> **Instructions for the task**
Without the images, write out all of the following entries exactly.

## Begin

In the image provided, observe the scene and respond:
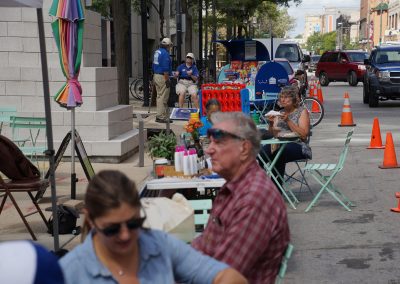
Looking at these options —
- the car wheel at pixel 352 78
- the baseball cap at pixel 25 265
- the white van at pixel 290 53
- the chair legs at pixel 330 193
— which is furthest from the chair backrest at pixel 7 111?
the car wheel at pixel 352 78

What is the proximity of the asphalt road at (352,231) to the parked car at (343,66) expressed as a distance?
28.8 m

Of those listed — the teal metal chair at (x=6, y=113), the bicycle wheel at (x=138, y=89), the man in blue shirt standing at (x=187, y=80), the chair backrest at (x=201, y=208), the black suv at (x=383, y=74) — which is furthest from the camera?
the bicycle wheel at (x=138, y=89)

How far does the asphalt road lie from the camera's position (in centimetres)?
652

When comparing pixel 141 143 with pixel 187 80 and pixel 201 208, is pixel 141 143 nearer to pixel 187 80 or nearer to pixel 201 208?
pixel 201 208

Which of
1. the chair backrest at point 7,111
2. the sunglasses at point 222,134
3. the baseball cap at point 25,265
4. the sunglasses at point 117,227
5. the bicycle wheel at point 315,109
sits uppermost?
the sunglasses at point 222,134

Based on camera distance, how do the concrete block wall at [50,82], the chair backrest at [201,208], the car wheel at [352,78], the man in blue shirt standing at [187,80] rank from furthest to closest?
the car wheel at [352,78], the man in blue shirt standing at [187,80], the concrete block wall at [50,82], the chair backrest at [201,208]

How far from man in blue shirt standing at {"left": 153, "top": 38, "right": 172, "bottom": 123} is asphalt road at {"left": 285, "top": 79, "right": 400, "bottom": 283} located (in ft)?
19.8

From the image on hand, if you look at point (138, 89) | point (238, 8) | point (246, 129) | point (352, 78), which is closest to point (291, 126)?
point (246, 129)

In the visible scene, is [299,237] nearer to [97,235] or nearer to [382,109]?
[97,235]

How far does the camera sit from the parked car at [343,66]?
41.8m

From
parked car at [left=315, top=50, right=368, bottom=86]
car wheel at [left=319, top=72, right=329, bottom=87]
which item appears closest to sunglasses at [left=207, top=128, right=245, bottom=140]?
parked car at [left=315, top=50, right=368, bottom=86]

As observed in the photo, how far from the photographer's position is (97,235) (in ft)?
8.88

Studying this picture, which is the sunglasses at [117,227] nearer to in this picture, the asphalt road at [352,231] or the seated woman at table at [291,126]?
the asphalt road at [352,231]

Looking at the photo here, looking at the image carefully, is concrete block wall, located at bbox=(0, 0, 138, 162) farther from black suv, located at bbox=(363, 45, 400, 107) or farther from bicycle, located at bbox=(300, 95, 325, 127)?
black suv, located at bbox=(363, 45, 400, 107)
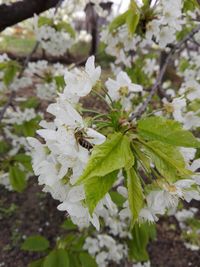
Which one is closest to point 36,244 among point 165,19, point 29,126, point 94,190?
point 29,126

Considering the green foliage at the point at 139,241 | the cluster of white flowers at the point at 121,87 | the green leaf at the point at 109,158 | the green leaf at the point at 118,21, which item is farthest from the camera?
the green foliage at the point at 139,241

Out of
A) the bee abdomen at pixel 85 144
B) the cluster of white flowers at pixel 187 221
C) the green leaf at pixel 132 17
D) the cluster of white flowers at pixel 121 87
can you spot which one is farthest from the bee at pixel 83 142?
the cluster of white flowers at pixel 187 221

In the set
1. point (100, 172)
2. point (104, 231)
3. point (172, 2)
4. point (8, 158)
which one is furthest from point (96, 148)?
point (104, 231)

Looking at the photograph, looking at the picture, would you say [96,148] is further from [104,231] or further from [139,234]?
[104,231]

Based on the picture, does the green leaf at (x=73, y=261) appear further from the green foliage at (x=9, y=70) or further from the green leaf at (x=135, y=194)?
the green foliage at (x=9, y=70)

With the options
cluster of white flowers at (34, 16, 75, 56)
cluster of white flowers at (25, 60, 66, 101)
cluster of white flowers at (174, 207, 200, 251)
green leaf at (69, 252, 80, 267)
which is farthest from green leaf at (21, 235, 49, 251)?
cluster of white flowers at (174, 207, 200, 251)

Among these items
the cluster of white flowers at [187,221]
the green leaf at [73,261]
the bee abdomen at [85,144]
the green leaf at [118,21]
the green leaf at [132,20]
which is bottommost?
the cluster of white flowers at [187,221]

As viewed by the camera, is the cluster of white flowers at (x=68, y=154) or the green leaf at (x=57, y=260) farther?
the green leaf at (x=57, y=260)

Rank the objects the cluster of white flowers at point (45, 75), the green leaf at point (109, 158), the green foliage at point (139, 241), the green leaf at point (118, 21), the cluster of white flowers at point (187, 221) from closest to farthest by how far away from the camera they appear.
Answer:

## End

> **Output of the task**
In the image provided, observe the scene and respond:
Looking at these options —
- the car wheel at pixel 352 78
- the baseball cap at pixel 25 265
- the white van at pixel 290 53
- the chair legs at pixel 330 193
— which is furthest from the chair backrest at pixel 7 111?
the car wheel at pixel 352 78

What is the proximity of the asphalt road at (352,231) to the parked car at (343,66) expressed as a distance?
28.8 m

Of those listed — the teal metal chair at (x=6, y=113), the bicycle wheel at (x=138, y=89), the man in blue shirt standing at (x=187, y=80), the chair backrest at (x=201, y=208), the black suv at (x=383, y=74) — which is furthest from the camera?
the bicycle wheel at (x=138, y=89)

How far does the asphalt road lie from the camera's position (in centimetres)?
652

When comparing pixel 141 143 with pixel 187 80 and pixel 201 208, is pixel 141 143 nearer to pixel 187 80 or nearer to pixel 201 208?
pixel 201 208

Which of
1. the chair backrest at point 7,111
2. the sunglasses at point 222,134
3. the baseball cap at point 25,265
4. the sunglasses at point 117,227
5. the bicycle wheel at point 315,109
sits uppermost?
the sunglasses at point 222,134

Based on camera distance, how do the concrete block wall at [50,82], the chair backrest at [201,208], the car wheel at [352,78], the man in blue shirt standing at [187,80] rank from furthest to closest?
the car wheel at [352,78], the man in blue shirt standing at [187,80], the concrete block wall at [50,82], the chair backrest at [201,208]

How far from man in blue shirt standing at {"left": 153, "top": 38, "right": 172, "bottom": 123} is asphalt road at {"left": 285, "top": 79, "right": 400, "bottom": 283} located (in ft)?
19.8

From the image on hand, if you look at point (138, 89) | point (238, 8) | point (246, 129) | point (352, 78), which is closest to point (291, 126)?
point (246, 129)

In the visible scene, is [299,237] nearer to [97,235] or nearer to [382,109]?
[97,235]

How far does the camera sit from the parked car at [343,66]?
41.8m

From
parked car at [left=315, top=50, right=368, bottom=86]
car wheel at [left=319, top=72, right=329, bottom=87]
which item appears closest to sunglasses at [left=207, top=128, right=245, bottom=140]?
parked car at [left=315, top=50, right=368, bottom=86]

As observed in the photo, how far from the photographer's position is (97,235) (in ft)?
8.88

Studying this picture, which is the sunglasses at [117,227] nearer to in this picture, the asphalt road at [352,231] or the seated woman at table at [291,126]?
the asphalt road at [352,231]

Looking at the photo here, looking at the image carefully, is concrete block wall, located at bbox=(0, 0, 138, 162) farther from black suv, located at bbox=(363, 45, 400, 107) or farther from bicycle, located at bbox=(300, 95, 325, 127)?
black suv, located at bbox=(363, 45, 400, 107)
Which one is closest to point 36,244 among point 165,19, point 29,126, point 94,190?
point 29,126

Considering the green foliage at the point at 139,241 | the cluster of white flowers at the point at 121,87 | the green leaf at the point at 109,158 | the green leaf at the point at 118,21, which item is farthest from the camera?
the green foliage at the point at 139,241

Out of
A) the bee abdomen at pixel 85 144
B) the cluster of white flowers at pixel 187 221
C) the green leaf at pixel 132 17
D) the cluster of white flowers at pixel 121 87
can you spot which one is farthest from the bee at pixel 83 142?
the cluster of white flowers at pixel 187 221

In the set
1. point (100, 172)
2. point (104, 231)
3. point (172, 2)
4. point (8, 158)
which one is furthest from point (96, 148)?
point (104, 231)

Looking at the photograph, looking at the picture, would you say [96,148] is further from [104,231] or further from [139,234]?
[104,231]

Based on the picture, does the green leaf at (x=73, y=261) appear further from the green foliage at (x=9, y=70) or further from the green leaf at (x=135, y=194)?
the green foliage at (x=9, y=70)

With the options
cluster of white flowers at (34, 16, 75, 56)
cluster of white flowers at (25, 60, 66, 101)
cluster of white flowers at (174, 207, 200, 251)
green leaf at (69, 252, 80, 267)
which is farthest from green leaf at (21, 235, 49, 251)?
cluster of white flowers at (174, 207, 200, 251)

Among these items
the cluster of white flowers at [187,221]
the green leaf at [73,261]
the bee abdomen at [85,144]
the green leaf at [118,21]
the green leaf at [132,20]
which is bottommost?
the cluster of white flowers at [187,221]

As viewed by the camera, is the cluster of white flowers at (x=68, y=154) or the green leaf at (x=57, y=260) farther?
the green leaf at (x=57, y=260)

Rank the objects the cluster of white flowers at point (45, 75), the green leaf at point (109, 158), the green foliage at point (139, 241), the green leaf at point (118, 21), the cluster of white flowers at point (187, 221) from closest to farthest by how far away from the camera they appear.
Answer:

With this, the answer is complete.